Furthermore, logic states that these companies will be drawn into the speciality sector as their R&D budgets expand, and because of the higher margins to be made there. Indeed, the Chinese government’s last five-year plan included giving additional support for Chinese businesses in speciality materials, advanced polymers, as well as research into new composities and inorganic materials.
Already the growing power of the newer players from the emerging markets can be seen, as Lang and Gocke note, “From 2007 through 2012, the amount that emerging market companies spent on acquisitions [of western companies] grew from $7.9 billion to $10.6 billion [whilst] the transaction volumes of western multinationals‘ acquisitions of emerging-market-based chemical companies dropped from $4.6 billion to $2.8 billion during that same period. Emerging market companies are making bigger deals, too. The average emerging market company outbound acquisition—$881 million—was nearly nine times larger than the average outbound western multinational deal.“
That said, no one is predicting the immediate death of western mulitinationals (like Dow and BASF) anytime soon. As the industry grows there will be room for them, as well as other new players in the market. However, many predict a period of oversupply in the coming years that will further reduce margins. To combat this many of the larger businesses in the industry are adopting strategies like these;
- Continued diversification. A wider range of products will give greater flexibility and stability, given the great price fluctuations to which the industry has historically been prone. Diversifying into speciality chemicals makes sense, not only for their higher margins, but also as part of a trend to apply modern technological solutions to more specialised problems. One such example being the premium product Zetag. Zetag is a specialised polymer developed by BASF to solve a particular, specialised problem (to more effectively remove water from sludge, reducing the cost of disposal for the customer). It is expected that the future growth of the chemicals market will lie in specialised chemicals for specialised problems.

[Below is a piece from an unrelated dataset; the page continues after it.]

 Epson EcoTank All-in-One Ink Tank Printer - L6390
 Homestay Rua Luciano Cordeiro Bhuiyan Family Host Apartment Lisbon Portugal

- Localisation. Businesses will increasingly focus on speciality markets. As the BRIC economies become wealthier and have an expanded middle class (with its ensuing consumerist demands), they will demand their own specialised chemical products based on regional and cultural influences. R&D will also become increasingly localised, moving from western universities and research centres to the emerging markets. For example, when in early 2015 the chemicals company Hallstar opened a new polymer research facility in Suzhou, China, at a cost of many millions. This is a new trend that would have been unheard of only a decade ago.
- Sustainability. This final point of action has become a rather overused buzzword in the last few years, mostly because it is becomming an increasingly important factor. An industry with small margins needs sustainability for two good reasons; it reduces waste (at a time when energy and raw material prices are rising), and it improves a companies image in a time when consumers and politicians are becomming more and more environmentally conscious.

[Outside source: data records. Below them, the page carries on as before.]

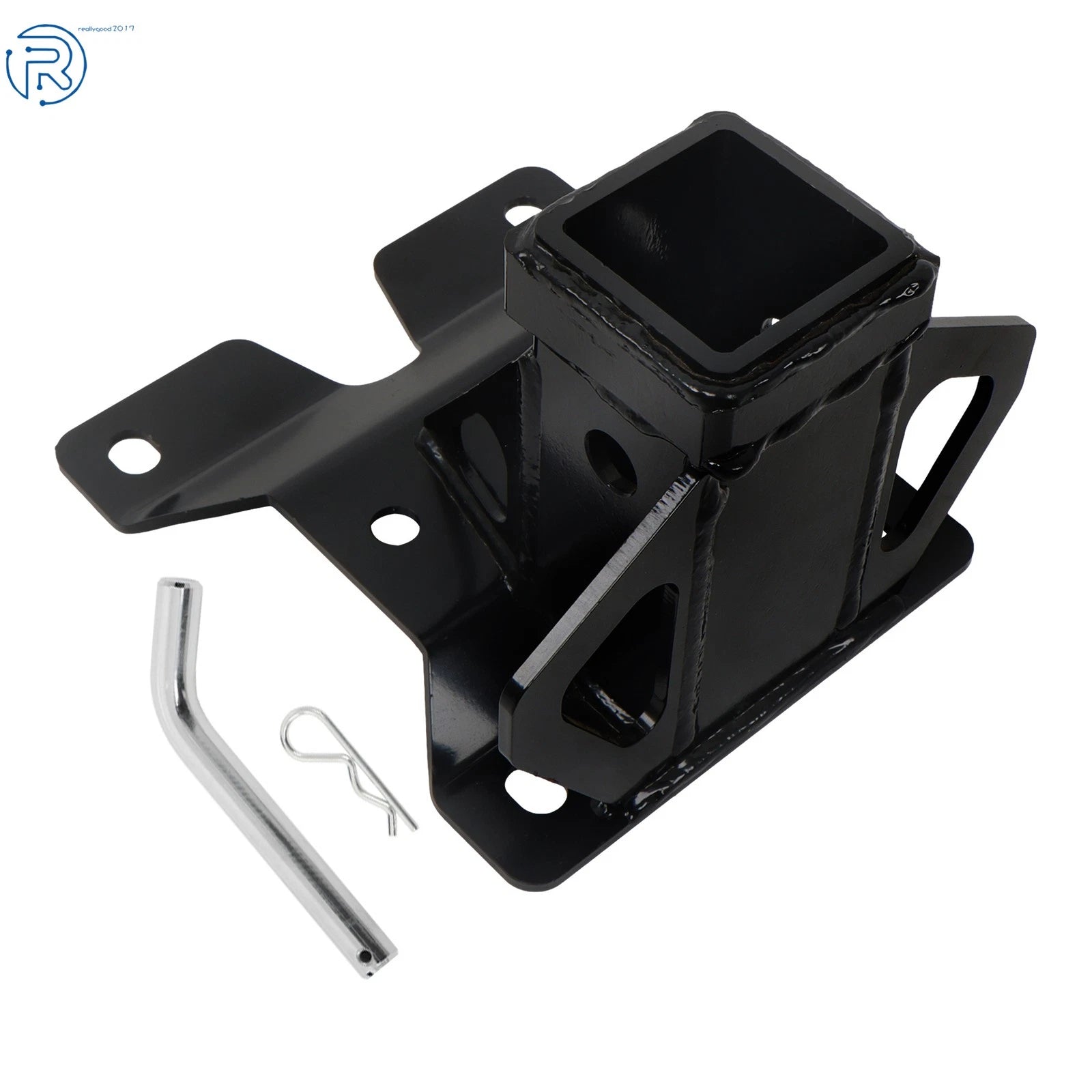 2'' Rear Receiver Tow Hitch for Can-Am Maverick X3 (2017-Present)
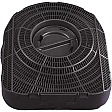 WPRO Koolstoffilter Type 200 / DKF42 / CHF200/1 WPRO Koolstoffilter Type 200 / DKF42 / CHF200/1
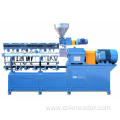 Parallel Co-Rotating Twin Screw Extrusion System PSHJ 20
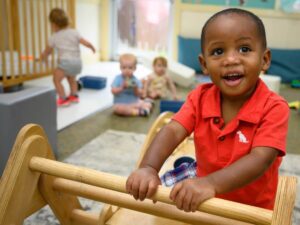Infancy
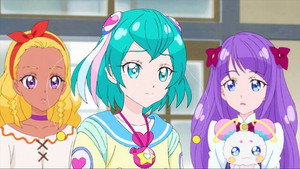 Lala's Exciting First Day At School☆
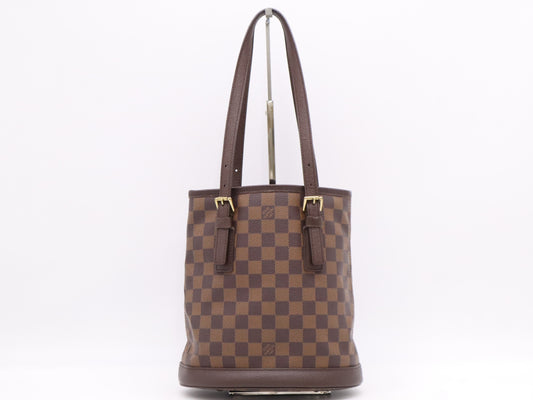 LOUIS VUITTON N42240 Damier Mare Tote Bag with Pouch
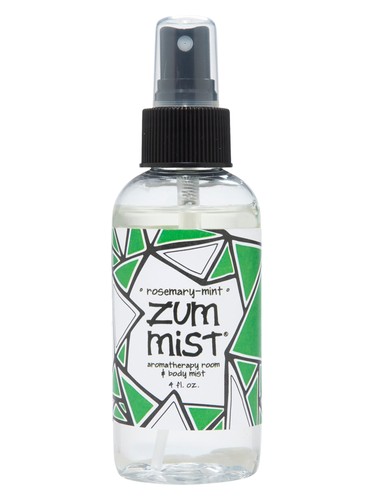 Zum Mist Rosemary Mint by Indigo Wild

Whether these strategies will help western businesses stay competitive when the flow of power is heading east, remains to be seen. However, with such large profits at stake, it is sure to be a major battle for control and influence over this vital economic sector.

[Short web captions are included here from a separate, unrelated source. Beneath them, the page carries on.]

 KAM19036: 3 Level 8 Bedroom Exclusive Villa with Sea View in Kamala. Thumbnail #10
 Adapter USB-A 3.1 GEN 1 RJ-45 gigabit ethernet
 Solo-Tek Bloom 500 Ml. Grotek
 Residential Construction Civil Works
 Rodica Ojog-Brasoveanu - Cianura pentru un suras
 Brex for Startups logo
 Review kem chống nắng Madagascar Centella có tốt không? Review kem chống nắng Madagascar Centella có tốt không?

Indeed, given the global strategic importance that the chemicals industry has in so many areas (modern weapons, telecommunications, space exploration etc.), it may not be long before other factors, such as politics, start to influence the winners and losers in this field. Furthermore, as control of chemical supply and production means control over almost every part of our daily lives, then the battle for supremacy in the chemicals markets of the 21st century may soon evolve into a war.